Czech team places 16th overall at Paralympics

The ceremonial ending of the Paralympic Games, photo: CTK

The Paralympic Games, the premier sporting event for elite disabled athletes, came to a close on Tuesday at the Olympic Stadium in Athens. Brian Kenety joins me in the studio now with the details.

The ceremonial ending of the Paralympic Games,  photo: CTK
The Paralympics has its roots in a sports event organized as therapy for rehabilitation for disabled World War II veterans. This time held in Athens, Greece, these were the twelfth Paralympics games.

Nearly 4,000 athletes from 136 countries competed over 12 days, in swimming, table tennis, judo, wheelchair basketball and volleyball and a dozen other sports.

China, which will host the next Paralympics along with the 2008 Olympic Games, dominated the medals at the Paralympics, winning 63 gold medals, nearly twice as many as its closest rival, Britain.

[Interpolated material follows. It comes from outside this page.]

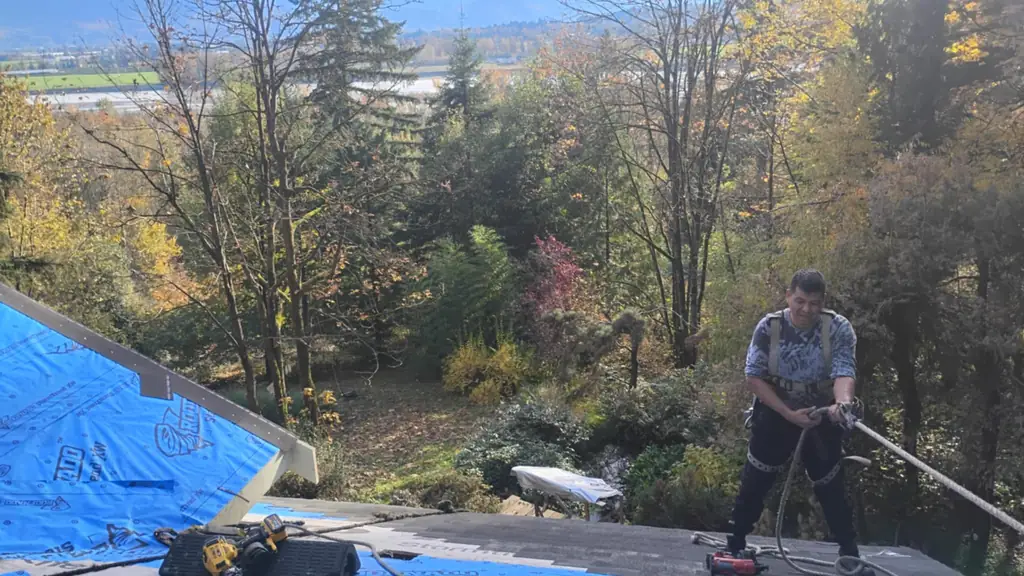 A worker in a harness stands on a roof, smiling at the camera while pulling a thick rope over his shoulder. Fraser Roofing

China also topped the final medal standings, which featured a total of 75 teams.

Martin Kovar,  photo: CTK
And the question we've all been waiting for -- how did the Czechs fare?

The Czech Republic, a country with a far smaller population than the top finishers, like China — which I've read has 60 million disable people — did exceptionally well, finishing 12th in terms of gold medals and 16th overall, with Czech athletes bringing home 16 gold, 8 silver and 7 bronze medals.

The Czech swimmer Martin Kovar, who was disabled by a spinal cord injury, eclipsed the world record in the 100-metre freestyle by almost two seconds. He went on to win three gold medals, the last of which Czech Prime Minister Stanislav Gross presented to him while in Athens for an official visit.